◆ **Required work**
Copy each of the lines below word for word, without changing anything.

(Graph interpretation data)
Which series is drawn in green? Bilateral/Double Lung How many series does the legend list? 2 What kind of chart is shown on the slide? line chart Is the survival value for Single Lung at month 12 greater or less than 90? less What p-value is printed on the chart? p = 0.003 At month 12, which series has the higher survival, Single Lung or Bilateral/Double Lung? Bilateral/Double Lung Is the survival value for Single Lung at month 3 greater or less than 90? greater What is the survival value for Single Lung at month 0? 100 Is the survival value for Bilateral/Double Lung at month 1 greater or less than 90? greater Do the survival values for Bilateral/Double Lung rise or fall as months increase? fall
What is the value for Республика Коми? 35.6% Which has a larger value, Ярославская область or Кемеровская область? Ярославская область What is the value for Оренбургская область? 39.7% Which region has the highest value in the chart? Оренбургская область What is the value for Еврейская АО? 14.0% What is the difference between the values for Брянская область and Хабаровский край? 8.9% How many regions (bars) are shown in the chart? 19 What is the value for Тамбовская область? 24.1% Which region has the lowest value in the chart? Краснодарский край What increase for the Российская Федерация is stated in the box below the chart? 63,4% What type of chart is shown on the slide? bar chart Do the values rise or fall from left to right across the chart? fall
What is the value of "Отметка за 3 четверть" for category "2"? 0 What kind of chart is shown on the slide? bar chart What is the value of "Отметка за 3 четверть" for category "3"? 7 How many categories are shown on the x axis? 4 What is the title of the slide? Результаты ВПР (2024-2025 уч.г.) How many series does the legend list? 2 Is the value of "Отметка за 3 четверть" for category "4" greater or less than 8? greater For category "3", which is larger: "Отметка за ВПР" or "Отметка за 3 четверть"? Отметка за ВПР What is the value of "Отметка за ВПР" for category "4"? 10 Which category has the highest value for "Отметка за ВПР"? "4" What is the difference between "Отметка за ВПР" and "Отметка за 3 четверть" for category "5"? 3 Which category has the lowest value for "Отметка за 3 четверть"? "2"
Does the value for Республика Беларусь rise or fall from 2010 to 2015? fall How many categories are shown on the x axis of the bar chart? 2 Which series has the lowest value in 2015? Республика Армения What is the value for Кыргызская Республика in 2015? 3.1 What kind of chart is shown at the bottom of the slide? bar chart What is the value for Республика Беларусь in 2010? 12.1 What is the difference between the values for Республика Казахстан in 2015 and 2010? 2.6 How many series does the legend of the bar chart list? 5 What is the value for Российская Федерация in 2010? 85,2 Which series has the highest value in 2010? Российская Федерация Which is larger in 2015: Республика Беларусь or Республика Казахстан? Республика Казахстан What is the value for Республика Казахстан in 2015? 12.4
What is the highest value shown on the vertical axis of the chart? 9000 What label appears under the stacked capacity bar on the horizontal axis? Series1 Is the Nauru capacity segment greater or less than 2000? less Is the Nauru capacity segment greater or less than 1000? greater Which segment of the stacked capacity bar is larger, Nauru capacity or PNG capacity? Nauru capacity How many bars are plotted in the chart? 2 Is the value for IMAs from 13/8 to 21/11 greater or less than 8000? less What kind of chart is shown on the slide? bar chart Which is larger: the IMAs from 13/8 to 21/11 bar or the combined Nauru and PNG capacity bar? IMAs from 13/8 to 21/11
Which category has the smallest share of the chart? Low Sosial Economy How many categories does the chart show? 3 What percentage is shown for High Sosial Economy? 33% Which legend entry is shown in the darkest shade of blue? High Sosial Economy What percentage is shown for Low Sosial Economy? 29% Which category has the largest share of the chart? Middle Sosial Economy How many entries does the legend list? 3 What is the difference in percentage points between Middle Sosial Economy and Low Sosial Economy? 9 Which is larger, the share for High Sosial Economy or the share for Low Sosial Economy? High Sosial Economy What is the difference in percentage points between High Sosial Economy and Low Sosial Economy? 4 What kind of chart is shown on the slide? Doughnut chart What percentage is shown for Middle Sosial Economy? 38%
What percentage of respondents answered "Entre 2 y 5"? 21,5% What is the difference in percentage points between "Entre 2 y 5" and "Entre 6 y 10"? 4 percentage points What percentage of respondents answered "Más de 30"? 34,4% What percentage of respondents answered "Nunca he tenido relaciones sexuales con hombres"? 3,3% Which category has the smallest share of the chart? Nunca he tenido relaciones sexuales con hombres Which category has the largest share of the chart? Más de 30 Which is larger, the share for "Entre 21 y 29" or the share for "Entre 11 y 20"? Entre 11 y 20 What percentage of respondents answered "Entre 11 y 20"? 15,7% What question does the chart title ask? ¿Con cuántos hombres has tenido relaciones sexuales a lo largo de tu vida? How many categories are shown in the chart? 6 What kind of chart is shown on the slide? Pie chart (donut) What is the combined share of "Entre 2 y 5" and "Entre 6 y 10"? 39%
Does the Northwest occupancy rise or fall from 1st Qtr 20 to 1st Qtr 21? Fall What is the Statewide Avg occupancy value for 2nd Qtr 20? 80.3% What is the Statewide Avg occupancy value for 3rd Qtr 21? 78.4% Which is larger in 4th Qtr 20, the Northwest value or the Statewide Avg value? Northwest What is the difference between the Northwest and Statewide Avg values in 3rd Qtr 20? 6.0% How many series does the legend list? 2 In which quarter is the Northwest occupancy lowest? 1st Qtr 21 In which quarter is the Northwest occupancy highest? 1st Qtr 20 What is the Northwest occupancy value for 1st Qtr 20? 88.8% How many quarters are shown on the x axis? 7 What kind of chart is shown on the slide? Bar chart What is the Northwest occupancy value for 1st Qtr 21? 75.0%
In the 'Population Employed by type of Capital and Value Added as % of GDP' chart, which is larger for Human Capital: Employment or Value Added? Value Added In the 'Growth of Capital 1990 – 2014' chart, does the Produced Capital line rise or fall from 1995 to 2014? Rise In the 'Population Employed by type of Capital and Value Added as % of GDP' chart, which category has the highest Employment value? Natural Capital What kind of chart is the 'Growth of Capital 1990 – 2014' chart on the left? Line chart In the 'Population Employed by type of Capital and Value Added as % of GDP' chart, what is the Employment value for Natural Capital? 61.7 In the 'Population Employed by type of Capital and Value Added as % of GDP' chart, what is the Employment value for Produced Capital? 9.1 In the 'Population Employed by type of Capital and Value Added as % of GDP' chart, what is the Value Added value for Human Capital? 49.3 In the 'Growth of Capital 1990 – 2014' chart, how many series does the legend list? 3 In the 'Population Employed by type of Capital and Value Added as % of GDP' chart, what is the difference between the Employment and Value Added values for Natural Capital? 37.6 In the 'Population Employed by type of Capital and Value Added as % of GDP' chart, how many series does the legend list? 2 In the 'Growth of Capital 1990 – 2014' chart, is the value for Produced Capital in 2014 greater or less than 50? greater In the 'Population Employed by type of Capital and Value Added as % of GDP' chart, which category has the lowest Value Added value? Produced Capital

◆ **Result of the exercise**
Which series is drawn in green? Bilateral/Double Lung How many series does the legend list? 2 What kind of chart is shown on the slide? line chart Is the survival value for Single Lung at month 12 greater or less than 90? less What p-value is printed on the chart? p = 0.003 At month 12, which series has the higher survival, Single Lung or Bilateral/Double Lung? Bilateral/Double Lung Is the survival value for Single Lung at month 3 greater or less than 90? greater What is the survival value for Single Lung at month 0? 100 Is the survival value for Bilateral/Double Lung at month 1 greater or less than 90? greater Do the survival values for Bilateral/Double Lung rise or fall as months increase? fall
What is the value for Республика Коми? 35.6% Which has a larger value, Ярославская область or Кемеровская область? Ярославская область What is the value for Оренбургская область? 39.7% Which region has the highest value in the chart? Оренбургская область What is the value for Еврейская АО? 14.0% What is the difference between the values for Брянская область and Хабаровский край? 8.9% How many regions (bars) are shown in the chart? 19 What is the value for Тамбовская область? 24.1% Which region has the lowest value in the chart? Краснодарский край What increase for the Российская Федерация is stated in the box below the chart? 63,4% What type of chart is shown on the slide? bar chart Do the values rise or fall from left to right across the chart? fall
What is the value of "Отметка за 3 четверть" for category "2"? 0 What kind of chart is shown on the slide? bar chart What is the value of "Отметка за 3 четверть" for category "3"? 7 How many categories are shown on the x axis? 4 What is the title of the slide? Результаты ВПР (2024-2025 уч.г.) How many series does the legend list? 2 Is the value of "Отметка за 3 четверть" for category "4" greater or less than 8? greater For category "3", which is larger: "Отметка за ВПР" or "Отметка за 3 четверть"? Отметка за ВПР What is the value of "Отметка за ВПР" for category "4"? 10 Which category has the highest value for "Отметка за ВПР"? "4" What is the difference between "Отметка за ВПР" and "Отметка за 3 четверть" for category "5"? 3 Which category has the lowest value for "Отметка за 3 четверть"? "2"
Does the value for Республика Беларусь rise or fall from 2010 to 2015? fall How many categories are shown on the x axis of the bar chart? 2 Which series has the lowest value in 2015? Республика Армения What is the value for Кыргызская Республика in 2015? 3.1 What kind of chart is shown at the bottom of the slide? bar chart What is the value for Республика Беларусь in 2010? 12.1 What is the difference between the values for Республика Казахстан in 2015 and 2010? 2.6 How many series does the legend of the bar chart list? 5 What is the value for Российская Федерация in 2010? 85,2 Which series has the highest value in 2010? Российская Федерация Which is larger in 2015: Республика Беларусь or Республика Казахстан? Республика Казахстан What is the value for Республика Казахстан in 2015? 12.4
What is the highest value shown on the vertical axis of the chart? 9000 What label appears under the stacked capacity bar on the horizontal axis? Series1 Is the Nauru capacity segment greater or less than 2000? less Is the Nauru capacity segment greater or less than 1000? greater Which segment of the stacked capacity bar is larger, Nauru capacity or PNG capacity? Nauru capacity How many bars are plotted in the chart? 2 Is the value for IMAs from 13/8 to 21/11 greater or less than 8000? less What kind of chart is shown on the slide? bar chart Which is larger: the IMAs from 13/8 to 21/11 bar or the combined Nauru and PNG capacity bar? IMAs from 13/8 to 21/11
Which category has the smallest share of the chart? Low Sosial Economy How many categories does the chart show? 3 What percentage is shown for High Sosial Economy? 33% Which legend entry is shown in the darkest shade of blue? High Sosial Economy What percentage is shown for Low Sosial Economy? 29% Which category has the largest share of the chart? Middle Sosial Economy How many entries does the legend list? 3 What is the difference in percentage points between Middle Sosial Economy and Low Sosial Economy? 9 Which is larger, the share for High Sosial Economy or the share for Low Sosial Economy? High Sosial Economy What is the difference in percentage points between High Sosial Economy and Low Sosial Economy? 4 What kind of chart is shown on the slide? Doughnut chart What percentage is shown for Middle Sosial Economy? 38%
What percentage of respondents answered "Entre 2 y 5"? 21,5% What is the difference in percentage points between "Entre 2 y 5" and "Entre 6 y 10"? 4 percentage points What percentage of respondents answered "Más de 30"? 34,4% What percentage of respondents answered "Nunca he tenido relaciones sexuales con hombres"? 3,3% Which category has the smallest share of the chart? Nunca he tenido relaciones sexuales con hombres Which category has the largest share of the chart? Más de 30 Which is larger, the share for "Entre 21 y 29" or the share for "Entre 11 y 20"? Entre 11 y 20 What percentage of respondents answered "Entre 11 y 20"? 15,7% What question does the chart title ask? ¿Con cuántos hombres has tenido relaciones sexuales a lo largo de tu vida? How many categories are shown in the chart? 6 What kind of chart is shown on the slide? Pie chart (donut) What is the combined share of "Entre 2 y 5" and "Entre 6 y 10"? 39%
Does the Northwest occupancy rise or fall from 1st Qtr 20 to 1st Qtr 21? Fall What is the Statewide Avg occupancy value for 2nd Qtr 20? 80.3% What is the Statewide Avg occupancy value for 3rd Qtr 21? 78.4% Which is larger in 4th Qtr 20, the Northwest value or the Statewide Avg value? Northwest What is the difference between the Northwest and Statewide Avg values in 3rd Qtr 20? 6.0% How many series does the legend list? 2 In which quarter is the Northwest occupancy lowest? 1st Qtr 21 In which quarter is the Northwest occupancy highest? 1st Qtr 20 What is the Northwest occupancy value for 1st Qtr 20? 88.8% How many quarters are shown on the x axis? 7 What kind of chart is shown on the slide? Bar chart What is the Northwest occupancy value for 1st Qtr 21? 75.0%
In the 'Population Employed by type of Capital and Value Added as % of GDP' chart, which is larger for Human Capital: Employment or Value Added? Value Added In the 'Growth of Capital 1990 – 2014' chart, does the Produced Capital line rise or fall from 1995 to 2014? Rise In the 'Population Employed by type of Capital and Value Added as % of GDP' chart, which category has the highest Employment value? Natural Capital What kind of chart is the 'Growth of Capital 1990 – 2014' chart on the left? Line chart In the 'Population Employed by type of Capital and Value Added as % of GDP' chart, what is the Employment value for Natural Capital? 61.7 In the 'Population Employed by type of Capital and Value Added as % of GDP' chart, what is the Employment value for Produced Capital? 9.1 In the 'Population Employed by type of Capital and Value Added as % of GDP' chart, what is the Value Added value for Human Capital? 49.3 In the 'Growth of Capital 1990 – 2014' chart, how many series does the legend list? 3 In the 'Population Employed by type of Capital and Value Added as % of GDP' chart, what is the difference between the Employment and Value Added values for Natural Capital? 37.6 In the 'Population Employed by type of Capital and Value Added as % of GDP' chart, how many series does the legend list? 2 In the 'Growth of Capital 1990 – 2014' chart, is the value for Produced Capital in 2014 greater or less than 50? greater In the 'Population Employed by type of Capital and Value Added as % of GDP' chart, which category has the lowest Value Added value? Produced Capital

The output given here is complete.